RECORDS FOR THE TASK start

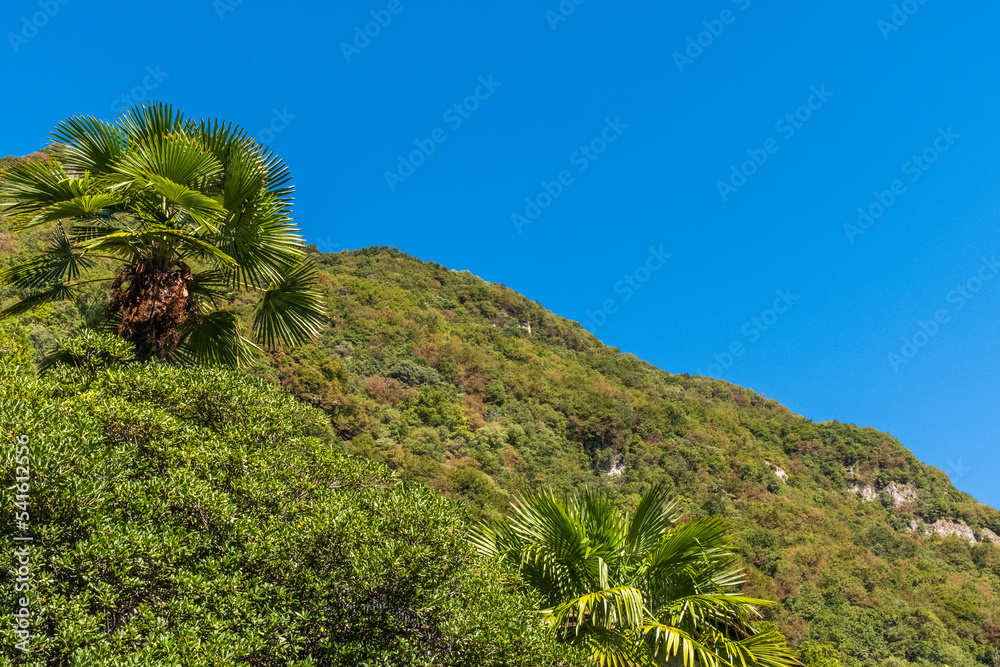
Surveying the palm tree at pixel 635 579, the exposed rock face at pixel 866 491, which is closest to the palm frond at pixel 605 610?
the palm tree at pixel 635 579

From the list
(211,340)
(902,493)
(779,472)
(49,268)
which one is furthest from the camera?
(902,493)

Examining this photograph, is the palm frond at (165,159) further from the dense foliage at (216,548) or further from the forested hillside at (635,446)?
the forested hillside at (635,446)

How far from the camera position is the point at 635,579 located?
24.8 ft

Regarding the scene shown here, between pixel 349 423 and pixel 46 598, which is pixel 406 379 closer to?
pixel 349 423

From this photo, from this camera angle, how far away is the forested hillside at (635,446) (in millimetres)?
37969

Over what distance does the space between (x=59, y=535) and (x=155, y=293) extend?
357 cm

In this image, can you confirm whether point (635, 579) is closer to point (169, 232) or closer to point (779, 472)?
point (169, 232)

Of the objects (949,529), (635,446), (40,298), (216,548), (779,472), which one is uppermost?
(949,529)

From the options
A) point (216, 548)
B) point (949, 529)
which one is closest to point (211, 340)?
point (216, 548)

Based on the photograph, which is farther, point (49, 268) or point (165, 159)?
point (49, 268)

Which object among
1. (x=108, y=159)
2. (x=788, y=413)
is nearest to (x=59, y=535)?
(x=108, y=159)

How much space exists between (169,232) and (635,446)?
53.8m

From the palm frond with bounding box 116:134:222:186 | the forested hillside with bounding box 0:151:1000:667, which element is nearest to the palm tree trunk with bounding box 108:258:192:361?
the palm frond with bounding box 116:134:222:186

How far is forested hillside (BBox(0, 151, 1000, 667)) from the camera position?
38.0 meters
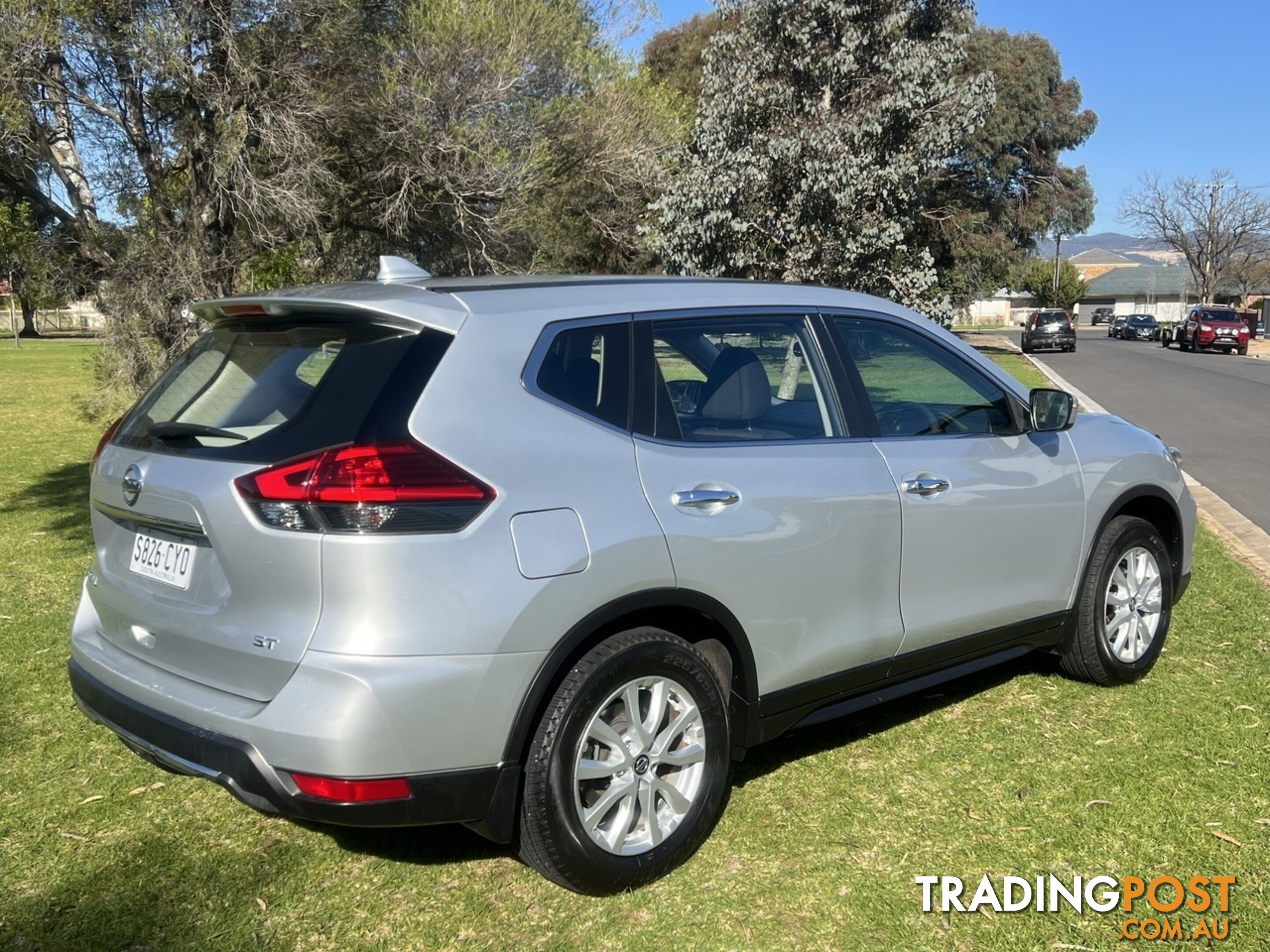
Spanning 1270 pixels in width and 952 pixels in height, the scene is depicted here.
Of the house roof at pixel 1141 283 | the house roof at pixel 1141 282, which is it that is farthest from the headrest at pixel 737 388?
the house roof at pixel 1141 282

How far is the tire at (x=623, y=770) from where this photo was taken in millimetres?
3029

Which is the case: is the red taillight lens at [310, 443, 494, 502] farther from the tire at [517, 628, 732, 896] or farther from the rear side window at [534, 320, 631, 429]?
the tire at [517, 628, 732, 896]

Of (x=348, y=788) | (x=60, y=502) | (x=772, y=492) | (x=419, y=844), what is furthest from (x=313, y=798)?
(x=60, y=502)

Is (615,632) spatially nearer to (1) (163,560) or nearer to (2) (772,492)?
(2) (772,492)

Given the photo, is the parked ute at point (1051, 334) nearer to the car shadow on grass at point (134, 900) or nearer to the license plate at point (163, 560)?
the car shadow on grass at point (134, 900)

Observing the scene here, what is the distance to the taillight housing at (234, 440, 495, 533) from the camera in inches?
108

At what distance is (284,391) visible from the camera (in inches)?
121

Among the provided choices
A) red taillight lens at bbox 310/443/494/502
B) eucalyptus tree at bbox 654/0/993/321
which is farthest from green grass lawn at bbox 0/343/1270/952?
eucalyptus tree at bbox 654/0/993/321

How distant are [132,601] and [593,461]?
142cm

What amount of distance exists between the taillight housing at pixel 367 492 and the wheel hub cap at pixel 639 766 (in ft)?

RECORDS FOR THE TASK end

▸ EXERCISE PROMPT
Make an exact copy of the data above, pictures excluded.

▸ ANSWER
Surveying the palm tree at pixel 635 579, the exposed rock face at pixel 866 491, which is closest to the palm frond at pixel 605 610?
the palm tree at pixel 635 579

From the list
(211,340)
(902,493)
(779,472)
(49,268)
which one is furthest from the camera?
(902,493)

Examining this photograph, is the palm frond at (165,159) further from the dense foliage at (216,548) or further from the forested hillside at (635,446)?
the forested hillside at (635,446)

How far from the camera position is the point at 635,579 located?
24.8 ft

Regarding the scene shown here, between pixel 349 423 and pixel 46 598, which is pixel 406 379 closer to?
pixel 349 423

From this photo, from this camera angle, how far away is the forested hillside at (635,446) (in millimetres)?
37969

Over what distance does the space between (x=59, y=535) and (x=155, y=293) extend?
357 cm

In this image, can you confirm whether point (635, 579) is closer to point (169, 232) or closer to point (779, 472)?
point (169, 232)

Of the objects (949,529), (635,446), (40,298), (216,548), (779,472), which one is uppermost?
(949,529)

From the options
A) point (216, 548)
B) point (949, 529)
which one is closest to point (211, 340)?
point (216, 548)

Based on the photograph, which is farther, point (49, 268) or point (165, 159)?
point (49, 268)

Which object among
1. (x=108, y=159)
2. (x=788, y=413)
is nearest to (x=59, y=535)?
(x=108, y=159)

How much space exists between (169,232) and (635,446)?
53.8m

From the palm frond with bounding box 116:134:222:186 | the forested hillside with bounding box 0:151:1000:667, which element is nearest to the palm tree trunk with bounding box 108:258:192:361?
the palm frond with bounding box 116:134:222:186

How far is forested hillside (BBox(0, 151, 1000, 667)) from the camera position?
38.0 meters
Spanning 1270 pixels in width and 952 pixels in height, the scene is depicted here.
Of the house roof at pixel 1141 283 | the house roof at pixel 1141 282, which is it that is farthest from the headrest at pixel 737 388?
the house roof at pixel 1141 282

How far is the tire at (x=623, y=770) from where this photo was taken in millimetres?
3029

Which is the case: is the red taillight lens at [310, 443, 494, 502] farther from the tire at [517, 628, 732, 896] or farther from the rear side window at [534, 320, 631, 429]?
the tire at [517, 628, 732, 896]

Of (x=348, y=788) | (x=60, y=502) | (x=772, y=492) | (x=419, y=844), what is furthest from (x=313, y=798)?
(x=60, y=502)

Is (615,632) spatially nearer to (1) (163,560) or nearer to (2) (772,492)?
(2) (772,492)

Given the photo, is the parked ute at point (1051, 334) nearer to the car shadow on grass at point (134, 900) or nearer to the license plate at point (163, 560)?
the car shadow on grass at point (134, 900)

Observing the scene here, what is the distance to the taillight housing at (234, 440, 495, 533) from the camera in inches?
108

At what distance is (284,391) visible from the camera (in inches)?
121

Among the provided choices
A) red taillight lens at bbox 310/443/494/502
B) eucalyptus tree at bbox 654/0/993/321
which is farthest from green grass lawn at bbox 0/343/1270/952?
eucalyptus tree at bbox 654/0/993/321

How distant are [132,601] and [593,461]?
142cm

What amount of distance exists between the taillight housing at pixel 367 492 and the wheel hub cap at pixel 639 766 (in ft)?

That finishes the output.